■ Set task
Identify each line below that contains the word "small", and copy those lines. Case counts.
>> Start
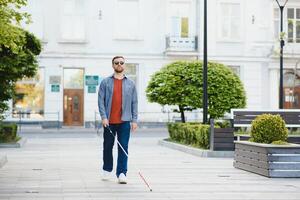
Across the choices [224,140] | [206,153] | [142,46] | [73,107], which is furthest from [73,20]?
[206,153]

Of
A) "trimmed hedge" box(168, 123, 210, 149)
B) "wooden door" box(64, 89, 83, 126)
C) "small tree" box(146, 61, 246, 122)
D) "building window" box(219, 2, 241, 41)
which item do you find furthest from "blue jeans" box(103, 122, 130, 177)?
"building window" box(219, 2, 241, 41)

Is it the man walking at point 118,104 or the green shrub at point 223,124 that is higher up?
the man walking at point 118,104

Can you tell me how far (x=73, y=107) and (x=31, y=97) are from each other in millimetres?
2604

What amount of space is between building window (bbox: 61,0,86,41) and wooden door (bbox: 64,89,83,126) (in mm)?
3253

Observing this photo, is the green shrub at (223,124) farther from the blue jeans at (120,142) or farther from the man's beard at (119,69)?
the man's beard at (119,69)

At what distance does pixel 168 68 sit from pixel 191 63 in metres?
0.93

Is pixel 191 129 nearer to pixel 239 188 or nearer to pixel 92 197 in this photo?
pixel 239 188

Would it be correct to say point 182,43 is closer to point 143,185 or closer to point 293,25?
point 293,25

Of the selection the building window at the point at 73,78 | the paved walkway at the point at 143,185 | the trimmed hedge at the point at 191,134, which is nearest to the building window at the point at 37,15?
the building window at the point at 73,78

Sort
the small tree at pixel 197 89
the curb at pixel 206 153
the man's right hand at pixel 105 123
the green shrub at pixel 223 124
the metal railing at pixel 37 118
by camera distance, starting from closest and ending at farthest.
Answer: the man's right hand at pixel 105 123, the curb at pixel 206 153, the green shrub at pixel 223 124, the small tree at pixel 197 89, the metal railing at pixel 37 118

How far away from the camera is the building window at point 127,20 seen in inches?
1693

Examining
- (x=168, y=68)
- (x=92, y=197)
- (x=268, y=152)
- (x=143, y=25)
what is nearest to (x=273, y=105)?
(x=143, y=25)

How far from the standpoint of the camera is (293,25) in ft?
146

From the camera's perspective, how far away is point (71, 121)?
4269 cm
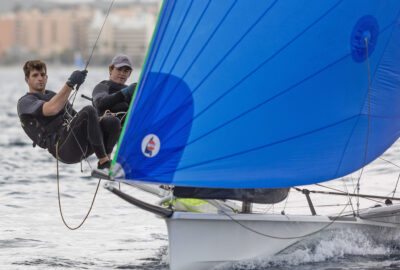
>> End
■ Result below
C) "small tree" box(146, 61, 246, 122)
the small tree at pixel 197 89
Answer: the man's right hand at pixel 105 123, the curb at pixel 206 153, the green shrub at pixel 223 124, the small tree at pixel 197 89, the metal railing at pixel 37 118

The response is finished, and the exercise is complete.